• Набор заданий
- 1) Воспроизведите без изменений часть фрагмента о колониях для несовершеннолетних от слов «В колониях открытого» до слов «все несовершеннолетние преступники.» включительно.
- 2) Каким сроком, согласно фрагменту о колониях для несовершеннолетних, ограничивалось содержание подростка в изоляторе НКВД?

• Фрагмент документа
..............................

В конце 1939 года в системе ГУЛАГа действовало 50 трудовых колоний для несовершеннолетних закрытого и открытого типа.

В колониях открытого типа находились несовершеннолетние преступники с одной судимостью, а в колониях закрытого типа содержатся, в условиях особого режима, несовершеннолетние преступники в возрасте от 12 до 18 лет, имеющие большое количество приводов и несколько судимостей. С момента решения ЦК ВКП (б) и СНК через трудовые колонии было пропущено 155 506 подростков в возрасте от 12 до 18 лет, из которых 68 927 судимых и 86 579 несудимых. В колониях были организованы производственные предприятия, в которых работали все несовершеннолетние преступники.

Заключенные в возрасте от 12 до 16 лет работали 4 чдра на производстве и 4 часа занимались в школе; а в возрасте от 16 до 18 лет работали по 8 часов на производстве и 2 часа занимались в школе.

Приказом НКВД СССР от 16 июля 1939 года было узаконено «Положение об изоляторах НКВД для несовершеннолетних», в котором было предписано размещать в изоляторах подростков возрастом от 12 до 16 лет, приговоренных судом к различным срокам заключения и не поддающихся иным мерам перевоспитания и исправления. Данная мера могла быть осуществлена с санкции прокурора, срок содержания в изоляторе ограничивался шестью месяцами.

15 июня 1943 года Сталин подписал постановление СНК СССР № 659 «Об усилении мер борьбы с детской беспризорностью, безнадзорностью и хулиганством», которым НКВД предписывалось «в дополнение к трудовым колониям, существующим для содержания детей и подростков, осужденных судами, организовать в 1943 году трудовые воспитательные колонии для содержания в них беспризорных и безнадзорных детей, а также детей и подростков, неоднократно замеченных в мелком хулиганстве и других незначительных преступлениях, доведя в 1943 году общее число мест во всех колониях НКВД СССР для несовершеннолетних до 50 000».

Направлению в детские трудовые воспитательные колонии НКВД СССР подлежали следующие категории подростков в возрасте от 11 до 16 лет: «а) беспризорные дети, вовсе не имеющие родителей или длительное время живущие без родителей и не имеющие определенного местожительства; б) задержанные за хулиганство, мелкие кражи и другие незначительные преступления в случаях, если возбуждение уголовного дела признавалось “нецелесообразным”; в) воспитанники детских домов, систематически нарушающие внутренний распорядок и дезорганизующие “нормальную постановку учебы и воспитания в детском доме”». Емкость таких колоний была в пределах от 150 до 1500 человек.

..............................

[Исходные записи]
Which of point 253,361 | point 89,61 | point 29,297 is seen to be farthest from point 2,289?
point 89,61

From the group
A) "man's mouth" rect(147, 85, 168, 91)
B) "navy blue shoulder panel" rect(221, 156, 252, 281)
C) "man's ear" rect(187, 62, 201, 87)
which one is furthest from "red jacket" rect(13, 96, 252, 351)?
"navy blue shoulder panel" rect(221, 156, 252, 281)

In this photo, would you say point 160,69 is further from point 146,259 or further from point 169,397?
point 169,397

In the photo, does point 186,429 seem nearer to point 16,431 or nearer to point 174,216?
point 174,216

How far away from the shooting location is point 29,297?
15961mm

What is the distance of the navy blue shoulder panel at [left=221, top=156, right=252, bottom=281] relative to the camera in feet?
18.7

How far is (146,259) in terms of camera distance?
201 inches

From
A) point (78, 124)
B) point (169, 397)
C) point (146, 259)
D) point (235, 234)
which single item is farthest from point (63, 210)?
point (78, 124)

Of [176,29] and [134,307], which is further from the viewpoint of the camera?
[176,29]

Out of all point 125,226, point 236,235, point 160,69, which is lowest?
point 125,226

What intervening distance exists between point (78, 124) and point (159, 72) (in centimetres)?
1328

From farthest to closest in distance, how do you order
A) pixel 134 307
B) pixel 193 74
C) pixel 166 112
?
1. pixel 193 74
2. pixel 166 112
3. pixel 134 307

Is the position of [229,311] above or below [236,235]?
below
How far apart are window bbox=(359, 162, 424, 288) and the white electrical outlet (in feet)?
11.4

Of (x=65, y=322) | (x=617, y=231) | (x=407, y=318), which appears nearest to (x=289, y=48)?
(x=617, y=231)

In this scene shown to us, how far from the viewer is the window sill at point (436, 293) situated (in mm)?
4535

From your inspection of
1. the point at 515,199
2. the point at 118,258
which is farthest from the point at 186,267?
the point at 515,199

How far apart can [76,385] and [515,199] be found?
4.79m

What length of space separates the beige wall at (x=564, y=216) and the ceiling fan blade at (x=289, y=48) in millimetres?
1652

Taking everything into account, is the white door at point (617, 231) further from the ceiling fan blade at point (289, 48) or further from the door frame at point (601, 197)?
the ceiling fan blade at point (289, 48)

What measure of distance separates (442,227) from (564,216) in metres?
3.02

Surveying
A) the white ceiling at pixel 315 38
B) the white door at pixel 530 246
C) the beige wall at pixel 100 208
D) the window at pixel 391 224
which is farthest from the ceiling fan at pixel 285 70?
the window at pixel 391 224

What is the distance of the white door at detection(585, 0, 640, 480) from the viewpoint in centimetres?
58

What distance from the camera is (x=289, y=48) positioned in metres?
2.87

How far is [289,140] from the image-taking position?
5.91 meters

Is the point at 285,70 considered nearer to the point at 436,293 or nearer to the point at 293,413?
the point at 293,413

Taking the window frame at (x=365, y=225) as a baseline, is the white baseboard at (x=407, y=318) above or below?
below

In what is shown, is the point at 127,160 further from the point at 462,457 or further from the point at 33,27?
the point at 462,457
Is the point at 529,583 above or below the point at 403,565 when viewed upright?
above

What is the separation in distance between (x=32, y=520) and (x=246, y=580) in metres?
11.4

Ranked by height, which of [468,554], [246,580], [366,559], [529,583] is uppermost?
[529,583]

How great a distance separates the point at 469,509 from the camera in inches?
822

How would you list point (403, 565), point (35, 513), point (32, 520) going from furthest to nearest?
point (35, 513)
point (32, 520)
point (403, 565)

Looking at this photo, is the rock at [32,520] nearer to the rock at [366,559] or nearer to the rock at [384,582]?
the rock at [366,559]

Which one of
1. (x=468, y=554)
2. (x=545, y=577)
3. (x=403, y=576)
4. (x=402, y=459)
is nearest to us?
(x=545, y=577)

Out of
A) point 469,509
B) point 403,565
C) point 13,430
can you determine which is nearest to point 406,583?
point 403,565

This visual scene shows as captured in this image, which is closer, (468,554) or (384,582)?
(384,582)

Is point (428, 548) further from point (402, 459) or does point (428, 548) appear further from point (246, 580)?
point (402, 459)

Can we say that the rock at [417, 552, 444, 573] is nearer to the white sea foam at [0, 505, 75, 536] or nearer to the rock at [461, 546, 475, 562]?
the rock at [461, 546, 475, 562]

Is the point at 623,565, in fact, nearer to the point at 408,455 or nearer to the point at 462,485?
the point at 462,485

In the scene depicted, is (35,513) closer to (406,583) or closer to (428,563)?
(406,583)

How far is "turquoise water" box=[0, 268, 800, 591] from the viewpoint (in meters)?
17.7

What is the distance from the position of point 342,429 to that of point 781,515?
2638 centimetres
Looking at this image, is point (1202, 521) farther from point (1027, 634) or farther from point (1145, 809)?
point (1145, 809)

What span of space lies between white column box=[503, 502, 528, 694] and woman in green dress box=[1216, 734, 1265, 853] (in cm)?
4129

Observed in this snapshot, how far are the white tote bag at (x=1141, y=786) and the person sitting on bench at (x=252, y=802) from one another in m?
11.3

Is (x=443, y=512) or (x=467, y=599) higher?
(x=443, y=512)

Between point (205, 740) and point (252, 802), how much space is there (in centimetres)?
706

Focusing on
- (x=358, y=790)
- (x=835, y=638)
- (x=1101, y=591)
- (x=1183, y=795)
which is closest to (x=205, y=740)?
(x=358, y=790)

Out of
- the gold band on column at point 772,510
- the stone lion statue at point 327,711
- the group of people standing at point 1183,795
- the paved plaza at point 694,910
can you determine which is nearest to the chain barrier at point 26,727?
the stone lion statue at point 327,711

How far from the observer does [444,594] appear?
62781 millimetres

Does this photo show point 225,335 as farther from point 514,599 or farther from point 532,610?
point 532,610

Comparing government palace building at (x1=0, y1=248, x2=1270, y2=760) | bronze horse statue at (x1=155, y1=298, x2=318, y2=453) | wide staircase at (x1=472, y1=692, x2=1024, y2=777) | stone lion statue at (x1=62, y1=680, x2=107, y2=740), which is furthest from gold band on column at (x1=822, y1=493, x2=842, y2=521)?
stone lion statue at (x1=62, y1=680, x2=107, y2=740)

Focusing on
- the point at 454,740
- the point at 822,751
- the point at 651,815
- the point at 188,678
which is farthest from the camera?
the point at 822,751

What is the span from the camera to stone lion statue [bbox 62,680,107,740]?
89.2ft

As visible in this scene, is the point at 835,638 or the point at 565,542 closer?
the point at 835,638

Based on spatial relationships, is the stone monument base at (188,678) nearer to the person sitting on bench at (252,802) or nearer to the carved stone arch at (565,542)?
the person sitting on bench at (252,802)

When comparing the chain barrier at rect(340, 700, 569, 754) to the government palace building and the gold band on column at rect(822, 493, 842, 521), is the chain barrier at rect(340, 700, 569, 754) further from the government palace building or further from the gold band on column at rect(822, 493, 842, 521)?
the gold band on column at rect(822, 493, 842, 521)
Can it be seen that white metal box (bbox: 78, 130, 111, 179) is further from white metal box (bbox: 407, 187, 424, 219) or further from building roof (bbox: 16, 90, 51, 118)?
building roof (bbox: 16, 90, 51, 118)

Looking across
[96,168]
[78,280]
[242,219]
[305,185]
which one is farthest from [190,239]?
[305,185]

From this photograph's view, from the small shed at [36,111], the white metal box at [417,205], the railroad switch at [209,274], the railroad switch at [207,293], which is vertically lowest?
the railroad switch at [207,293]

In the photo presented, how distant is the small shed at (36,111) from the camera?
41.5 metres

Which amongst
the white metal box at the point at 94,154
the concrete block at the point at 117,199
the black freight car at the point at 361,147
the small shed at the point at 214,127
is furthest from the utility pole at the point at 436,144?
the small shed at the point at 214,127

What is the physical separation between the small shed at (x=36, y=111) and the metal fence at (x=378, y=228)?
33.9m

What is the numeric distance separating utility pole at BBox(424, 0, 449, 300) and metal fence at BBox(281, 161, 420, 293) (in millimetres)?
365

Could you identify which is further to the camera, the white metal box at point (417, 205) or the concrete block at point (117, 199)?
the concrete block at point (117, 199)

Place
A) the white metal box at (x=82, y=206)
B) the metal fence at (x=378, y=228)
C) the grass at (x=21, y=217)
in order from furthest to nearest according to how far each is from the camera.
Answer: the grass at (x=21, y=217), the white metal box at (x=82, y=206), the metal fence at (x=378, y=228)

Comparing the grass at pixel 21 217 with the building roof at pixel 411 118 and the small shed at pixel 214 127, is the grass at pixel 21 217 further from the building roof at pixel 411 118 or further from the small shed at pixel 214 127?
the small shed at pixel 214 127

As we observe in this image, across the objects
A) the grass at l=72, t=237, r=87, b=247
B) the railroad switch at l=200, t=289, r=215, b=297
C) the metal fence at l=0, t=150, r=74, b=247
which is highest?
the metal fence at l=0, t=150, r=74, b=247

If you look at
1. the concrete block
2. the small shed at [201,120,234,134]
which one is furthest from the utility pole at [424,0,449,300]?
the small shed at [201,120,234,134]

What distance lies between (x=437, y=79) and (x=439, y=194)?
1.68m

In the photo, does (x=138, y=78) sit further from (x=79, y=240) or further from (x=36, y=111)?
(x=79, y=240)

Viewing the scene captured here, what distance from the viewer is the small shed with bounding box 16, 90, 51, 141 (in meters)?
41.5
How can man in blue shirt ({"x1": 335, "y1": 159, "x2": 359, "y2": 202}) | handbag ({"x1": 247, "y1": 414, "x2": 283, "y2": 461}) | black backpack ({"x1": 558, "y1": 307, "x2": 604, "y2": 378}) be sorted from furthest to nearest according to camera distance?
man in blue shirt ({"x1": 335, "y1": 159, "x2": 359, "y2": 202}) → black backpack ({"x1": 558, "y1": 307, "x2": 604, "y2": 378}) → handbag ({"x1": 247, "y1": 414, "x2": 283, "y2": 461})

..............................

• Итоговые ответы
- 1)
В колониях открытого типа находились несовершеннолетние преступники с одной судимостью, а в колониях закрытого типа содержатся, в условиях особого режима, несовершеннолетние преступники в возрасте от 12 до 18 лет, имеющие большое количество приводов и несколько судимостей. С момента решения ЦК ВКП (б) и СНК через трудовые колонии было пропущено 155 506 подростков в возрасте от 12 до 18 лет, из которых 68 927 судимых и 86 579 несудимых. В колониях были организованы производственные предприятия, в которых работали все несовершеннолетние преступники.

- 2) Срок содержания в изоляторе ограничивался шестью месяцами.